CONSIGNE:
Dans le texte sur les contribuables sénégalais, quels sont les hôpitaux de la capitale qui se partagent les 150 lits de traumatologie ? Nommez-les tous.

TEXTE FOURNI:
Le Sénégal n’en serait pas là avec l’affaire des biens supposés mal acquis si toutes les personnes impliquées étaient imprégnées de cet «esprit contribuabiliste». Lorsque les juges parlent de l’ampleur des supposées prévarications, alors que le minimum vital nécessaire à la survie des populations fait terriblement défaut, on ne peut s’empêcher d’être indigné. Il y a quelques années, un enfant était tombé par accident du quatrième étage d’un immeuble avec une jambe ballante, une mâchoire et un poignet cassés. Ses parents ont fait le tour des hôpitaux de Dakar de 17 h à 04 h du matin pour lui trouver un lit. Lorsque j’en ai discuté avec un médecin, il me fit comprendre «qu’il existe seulement 150 lits de traumatologie pour toute la région de Dakar. Ces 150 lits répartis entre les trois principaux hôpitaux de la capitale (Aristide Le Dantec, Principal et Cto) couvrent les 3 000 000 d’habitants de la capitale ; soit 1 lit pour 20 000 personnes. C’est, en outre, sans prendre en compte les besoins des autres régions du Sénégal ainsi que ceux de la sous-région frontalière qui, malheureusement, dépendent de ces 150 lits de traumatologie.»
Il poursuit, sur un ton sec : «Tu as pu le constater toi-même, il n’y a présentement aucun lit disponible à Dakar. Si par malheur (nianou niouko Yalla), deux bus entraient en collision, tout de suite, la moitié des passagers serait dans un état critique, faute de prise en charge correcte.» C’est terrifiant !
Rien que pour cela, nous ne devons qu’afficher du mépris, face à l’arrogance de certains de nos gouvernants qui ne se rendent pas compte qu’ils tirent l’essentiel de leurs moyens de subsistance de l’effort permanent des vaillants contribuables sénégalais (en moyenne 10 % de croissance des recettes fiscales par an depuis la dévaluation en 1994). C’est le cas depuis le temps des royaumes du Cayor et du Baol pourrait-on dire. «Rangoniou badola moy siim thiéréy bour». Cependant, dans le Sénégal d’aujourd’hui, le contribuable aimerait, en retour, ressentir du fond de son cœur, qu’il participe à l’amélioration des conditions d’existence de ses concitoyens.
Le contribuable mérite du respect et de la considération. Il exige l’humilité et le sacerdoce. Il n’attend pas que des directeurs, ministres ou conseillers gagnent des bases électorales. Mais le contribuable espère que ces derniers règlent ses problèmes quotidiens de fourniture d’électricité, d’accès à l’eau potable, de fréquentation d’infrastructures sanitaires et éducatives adéquates. En réalité, les contribuables sénégalais ne peuvent plus assister au spectacle affligeant qui consiste à redistribuer le fruit de leur dur labeur à des «clients-militants» pour la quête d’une légitimité politique.

DONNÉES FOURNIES:
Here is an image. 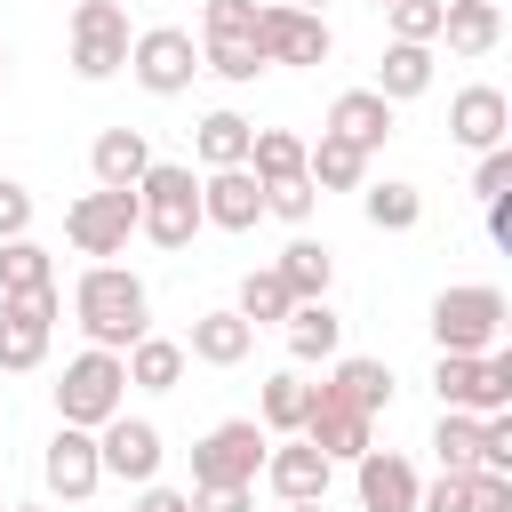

RÉPONSE:
Aristide Le Dantec, Principal et Cto.